Mitch Stephenson grew up in the Nebraska Sandhills and central Wyoming. He received a B.S. degree in Animal Science from BYU-Idaho and a M.S. degree from the University of Nebraska-Lincoln in Range Science where he evaluated the effect of rotational grazing methods and time of grazing on livestock performance and vegetation characteristics in the eastern Nebraska Sandhills.
Following his time at UNL, Mitch worked as a rangeland ecologist in Wyoming and Nevada where he assisted livestock producers in developing sustainable grazing management plans and range vegetation monitoring reports. He completed his Ph.D. in Range Science in December 2014 from New Mexico State University where his research focused on targeting cattle grazing with low-stress herding and low-moisture block protein supplement and evaluating factors that affect cattle grazing distribution behavior, grazing site selection, and social association patterns..
Following his Ph.D., Mitch worked with the University of Nevada -Reno as a Post-doctoral researcher evaluating the use of livestock grazing as a tool to reduce invasive annual grass biomass on a landscape scale. Mitch is currently a Range and Forage Extension Specialist with the University of Nebraska-Lincoln based out of the Panhandle Research and Extension Center in Scottsbluff, NE.
Erin Laborie is a beef systems focused Extension Educator for southwest Nebraska. Erin majored in Animal Science and received her Bachelor’s degree in nutrition from The Ohio State University. She attended South Dakota State University for her Master’s degree in Animal Science with an emphasis on growing and finishing cattle nutrition.
Erin currently lives in Beaver City with her husband, John Robert, and twin daughters, Evalynn and Alexandra.
Jack Arterburn is the Beef Systems Extension Educator for northwest Nebraska. He grew up in Sidney, Nebraska, spending a large portion of his childhood in the outdoors hunting, camping, and fishing.
Jack attended the University of Nebraska-Lincoln where he was involved in the Wildlife Club and Range Management Club. During his senior year, Jack was awarded a UCARE grant to conduct a pilot study on the impact of wildfire and grazing on Sandhills grassland.
Upon earned a bachelor’s degree in Fisheries and Wildlife focused on habitat management and minors in Grassland Ecology and Management and Grazing Livestock Systems, Jack was offered a Graduate Assistantship to lead a more rigorous field study to assess resilience and heterogeneity following fire in the Sandhills. He completed his master’s degree in August 2016 and accepted the Extension Educator position serving Box Butte, Dawes, Sheridan, and Sioux Counties.

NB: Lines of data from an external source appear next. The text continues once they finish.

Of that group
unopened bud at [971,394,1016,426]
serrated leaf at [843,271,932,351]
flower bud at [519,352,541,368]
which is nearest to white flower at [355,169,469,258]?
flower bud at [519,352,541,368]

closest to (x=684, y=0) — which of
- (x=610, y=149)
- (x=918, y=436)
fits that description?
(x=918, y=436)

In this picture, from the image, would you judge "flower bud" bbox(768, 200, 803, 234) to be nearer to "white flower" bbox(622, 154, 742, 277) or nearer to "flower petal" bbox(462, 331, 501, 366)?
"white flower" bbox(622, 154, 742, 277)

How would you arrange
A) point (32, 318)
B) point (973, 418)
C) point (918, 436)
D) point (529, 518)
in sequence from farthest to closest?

He currently lives in Chadron with his wife, Emily, and son, Cogan.
Beef Systems focused educator with an emphasis on cow-calf management within beef production systems. My most significant accomplishments have been establishing the Nebraska Ranch Practicum, a comprehensive ranch management program graduating over 600 participants and teaching science to youth through the Husker Beef Lab I have also served on several state and regional committees.

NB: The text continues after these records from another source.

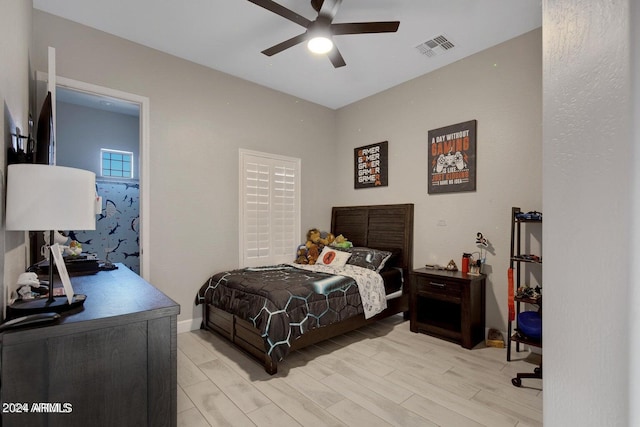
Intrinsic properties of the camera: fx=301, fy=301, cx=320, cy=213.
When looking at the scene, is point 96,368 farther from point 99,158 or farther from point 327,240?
point 99,158

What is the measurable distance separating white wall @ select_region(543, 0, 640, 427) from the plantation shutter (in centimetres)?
340

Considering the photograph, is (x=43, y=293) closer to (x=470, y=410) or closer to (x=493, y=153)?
(x=470, y=410)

Leah Peterson is a fifth generation Nebraska rancher, and is a member of Cooksley’s Clear Creek Farms, a diversified operation in Northeast Custer County.

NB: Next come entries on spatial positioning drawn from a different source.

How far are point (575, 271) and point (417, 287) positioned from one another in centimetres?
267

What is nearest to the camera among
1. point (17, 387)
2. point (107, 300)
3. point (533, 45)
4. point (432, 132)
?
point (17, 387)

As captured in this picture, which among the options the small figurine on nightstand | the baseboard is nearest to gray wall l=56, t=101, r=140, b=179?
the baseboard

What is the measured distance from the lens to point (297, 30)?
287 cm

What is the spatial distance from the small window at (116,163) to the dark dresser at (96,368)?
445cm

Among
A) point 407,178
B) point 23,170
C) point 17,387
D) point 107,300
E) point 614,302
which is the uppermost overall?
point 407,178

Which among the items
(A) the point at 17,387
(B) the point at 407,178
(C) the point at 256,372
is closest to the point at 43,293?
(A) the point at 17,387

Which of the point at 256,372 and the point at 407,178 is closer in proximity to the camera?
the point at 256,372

Leah is a graduate of the University of Nebraska-Lincoln and Bellevue University where she received degrees in Communications and Advanced Leadership Studies. Since that time, she has worked primarily in higher education, and for the USDA in Custer County. She is a passionate advocate for Nebraska Agriculture and dedicated to advancing efforts to ever improve conservation practices, land stewardship, and care for Nebraska’s farming and ranching communities
Twila is the Executive Secretary of the Sandhills Resource Conservation and Development office in Mullen, and also serves as the Grants Financial Manager for the Nebraska Grazing Lands Coalition. She has done the bookkeeping and financial management for the NGLC since the spring of 2008.
Twila and her husband own and operate the ranch that was purchased by his grandfather in the 1930s in north central Nebraska. She is also involved with the Nebraska LEAD Alumni Association, Nebraska Cattlewomen, Nebraska Wine & Grape Growers Association and the Sandhills Cattle Association.
Twila and her husband have six children — two are married, one is in graduate school at the University of Nebraska-Lincoln, one is in college at Hastings College and two are still at home.
Twila says, "NGLC is important because the organization strives to promote a greater understanding of the value of grasslands through tried and proven grazing practices as well as innovative strategies that promote healthy grasslands."